> _DOKUMENTTEXT_
+---+
# Wireless-N 2230 ersetzen



## Paulner (10. März 2016)

Hallo,

wie würde ich einen Intel Centrino Wireless-N 2230 ersetzen, sodass ich folgendes habe: 2,4GHz&5GHz WLAN und Bluetooth Low Energy? 

Lg und Danke im Voraus
Paulner


----------



## flotus1 (11. März 2016)

Normalerweise mit dem passenden Wlan-Adapter Intel Wireless-AC 7260 + Bluetooth, PCIe Mini Card (7260.HMWWB.R) Preisvergleich | Geizhals Deutschland
Oder wenns nicht ganz so schnell, dafür aber billig sein soll: Intel Wireless-AC 3160 + Bluetooth, PCIe Mini Card (3160.HMWWB.R) Preisvergleich | Geizhals Deutschland
Aber aufpassen, manche Notebooks haben eine Whitelist für "erlaubte" Zusatzmodule und man kann nicht einfach alles reinstecken was man will.
+---+
> _BEREITGESTELLTES MATERIAL_

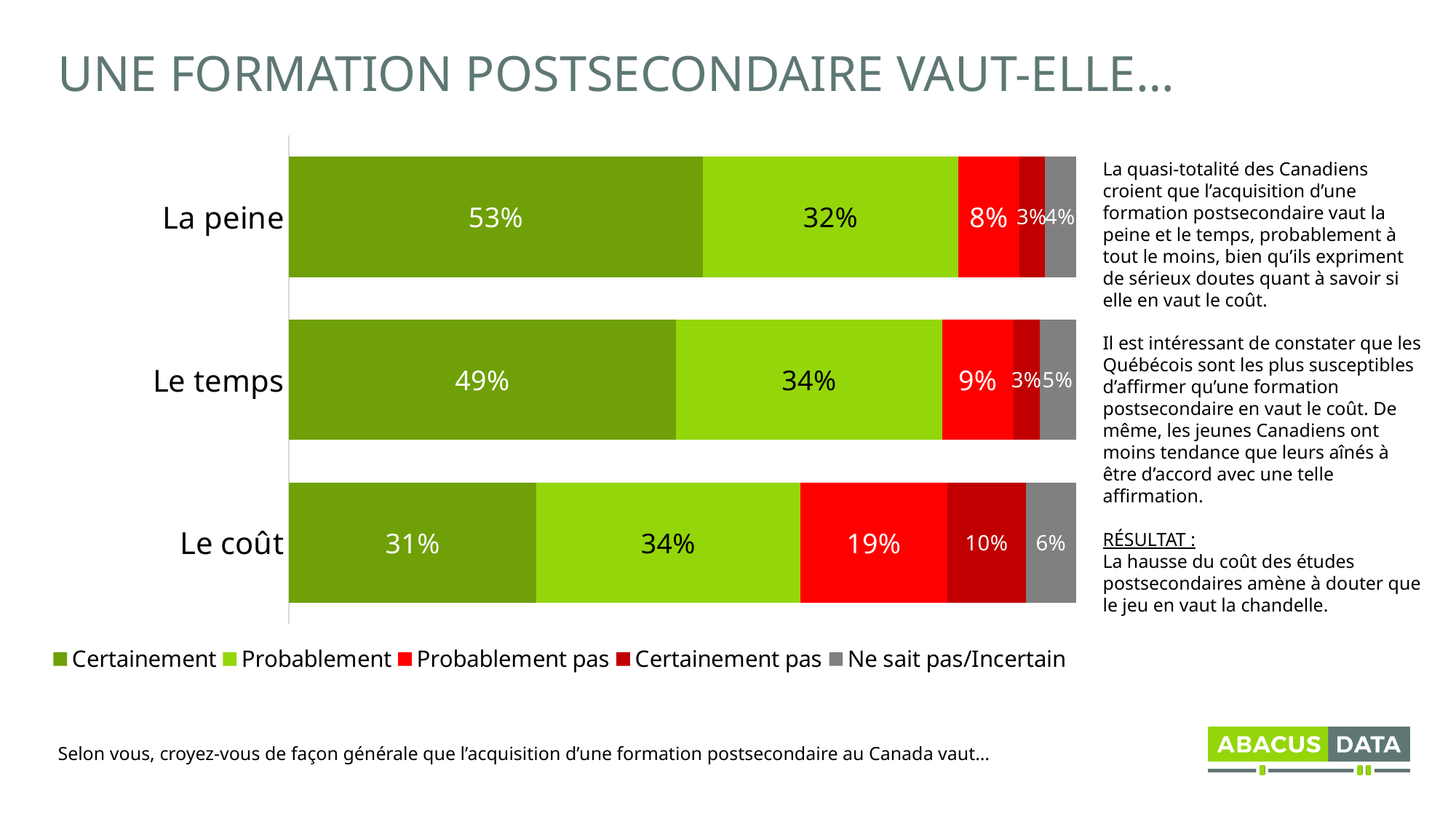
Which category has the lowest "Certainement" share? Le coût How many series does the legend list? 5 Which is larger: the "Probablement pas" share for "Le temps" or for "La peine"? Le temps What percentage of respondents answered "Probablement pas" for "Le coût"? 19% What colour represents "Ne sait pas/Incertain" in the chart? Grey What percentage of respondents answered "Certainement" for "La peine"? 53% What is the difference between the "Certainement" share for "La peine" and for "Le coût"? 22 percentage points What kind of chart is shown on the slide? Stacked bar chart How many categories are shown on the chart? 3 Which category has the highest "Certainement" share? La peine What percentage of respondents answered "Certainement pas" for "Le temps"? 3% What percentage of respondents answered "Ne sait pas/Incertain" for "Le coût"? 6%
+---+
> _GESTELLTE AUFGABE_
Nenne jedes Intel-Funkmodul, das im Forumsthread zum Ersetzen der WLAN-Karte vorkommt. Die Auflistung ist eigenständiges Material und gehört nicht zum Forumsthread.

> _LÖSUNG DER AUFGABE_
- Intel Centrino Wireless-N 2230
- Intel Wireless-AC 7260 + Bluetooth, PCIe Mini Card (7260.HMWWB.R)
- Intel Wireless-AC 3160 + Bluetooth, PCIe Mini Card (3160.HMWWB.R)